--- EXTRACTED DATA ---

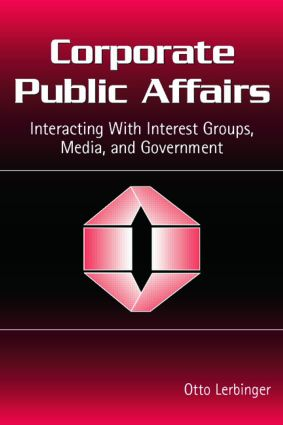 Corporate Public Affairs: Interacting With Interest Groups, Media, and Government book cover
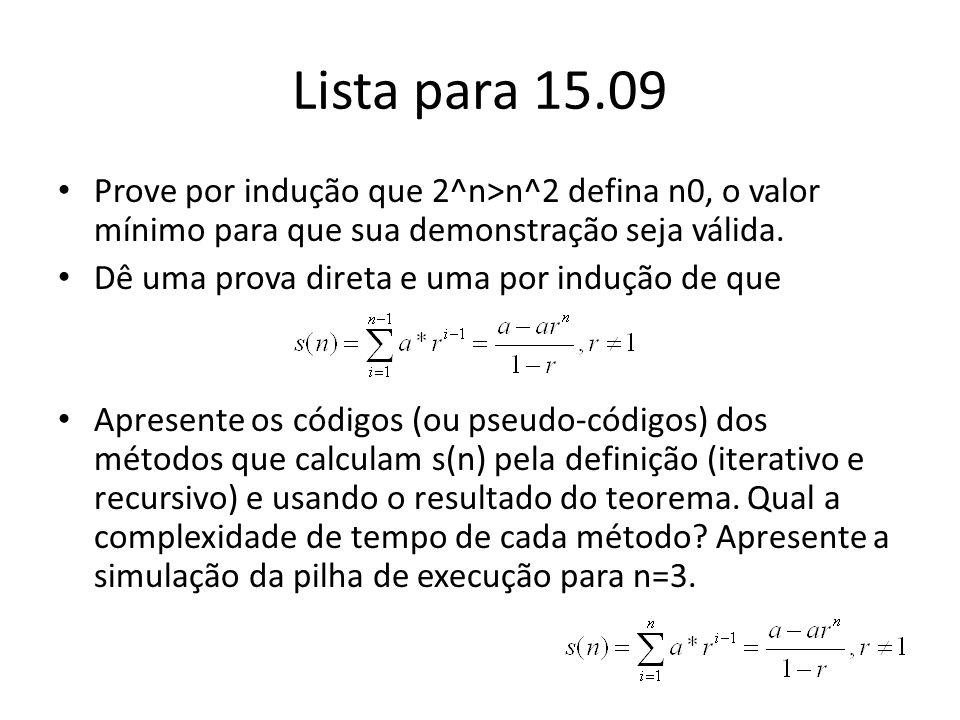 Lista para 15.09 Prove por indução que 2^n>n^2 defina n0, o valor mínimo para que sua demonstração seja válida. Dê uma prova direta e uma por indução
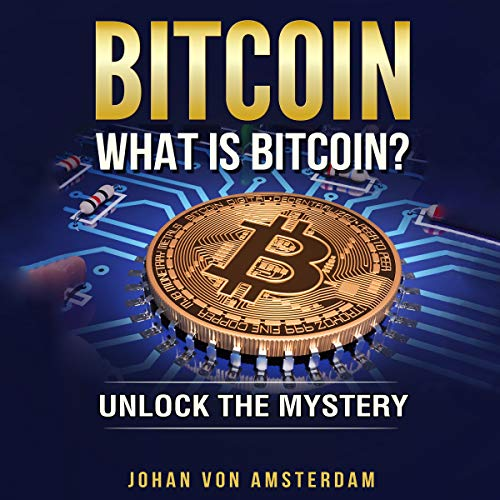 Bitcoin: What Is Bitcoin? audiobook cover art
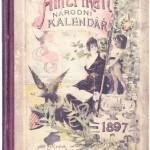 Cover of 1897 edition of Amerikán Národní Kalendář.  Click to see full image.
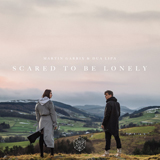 Download Martin Garrix & Dua Lipa Scared To Be Lonely sheet music and printable PDF music notes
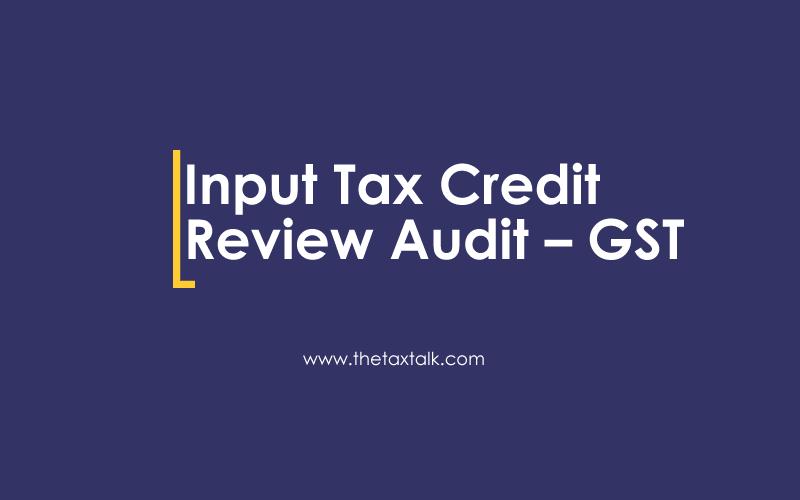 Input Tax Credit Review Audit – GST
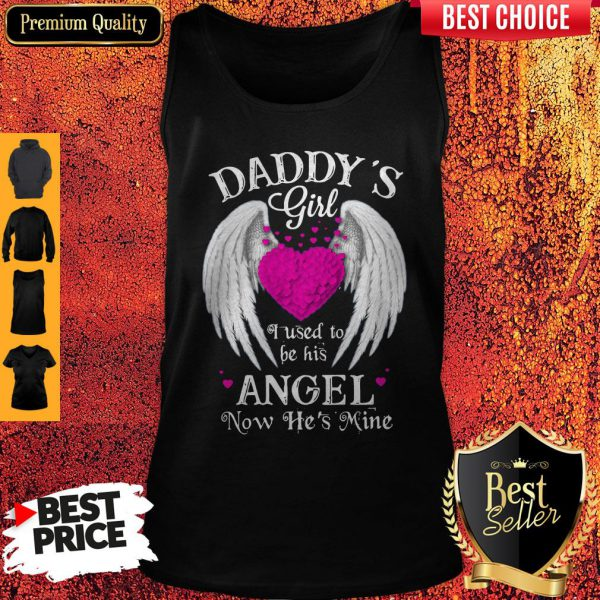Top Daddy's Girl I Used To Be His Angel Now He's Mine Tank Top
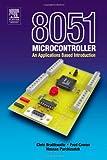 echange, troc David Calcutt, Frederick Cowan, Hassan Parchizadeh - 8051 Microcontroller: An Applications-Based Introduction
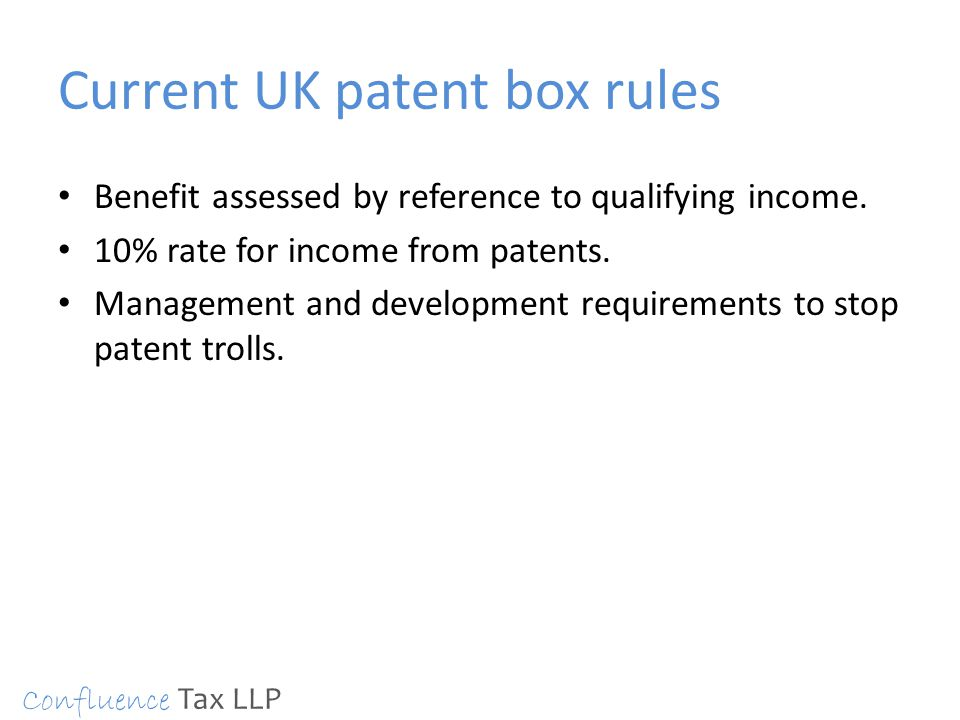 Current UK patent box rules Benefit assessed by reference to qualifying income. 10% rate for income from patents. Management and development requireme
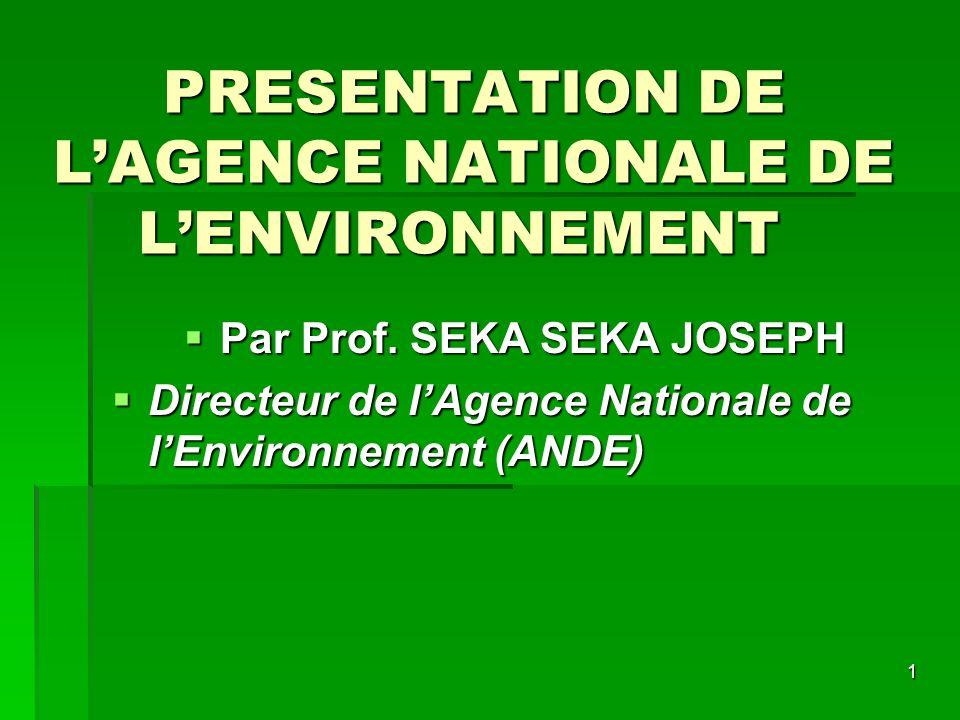 PRESENTATION DE L'AGENCE NATIONALE DE L'ENVIRONNEMENT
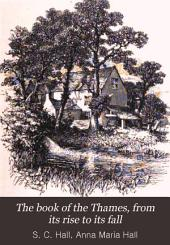 The Book of the Thames: From Its Rise to Its Fall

---

§ **INSTRUCTIONS TO FOLLOW**
Each line of the data above is to be output exactly; the pictures are not to appear.

§ **RESULT OF THIS TASK**
 Corporate Public Affairs: Interacting With Interest Groups, Media, and Government book cover
 Lista para 15.09 Prove por indução que 2^n>n^2 defina n0, o valor mínimo para que sua demonstração seja válida. Dê uma prova direta e uma por indução
 Bitcoin: What Is Bitcoin? audiobook cover art
 Cover of 1897 edition of Amerikán Národní Kalendář.  Click to see full image.
 Download Martin Garrix & Dua Lipa Scared To Be Lonely sheet music and printable PDF music notes
 Input Tax Credit Review Audit – GST
Top Daddy's Girl I Used To Be His Angel Now He's Mine Tank Top
 echange, troc David Calcutt, Frederick Cowan, Hassan Parchizadeh - 8051 Microcontroller: An Applications-Based Introduction
 Current UK patent box rules Benefit assessed by reference to qualifying income. 10% rate for income from patents. Management and development requireme
 PRESENTATION DE L'AGENCE NATIONALE DE L'ENVIRONNEMENT
 The Book of the Thames: From Its Rise to Its Fall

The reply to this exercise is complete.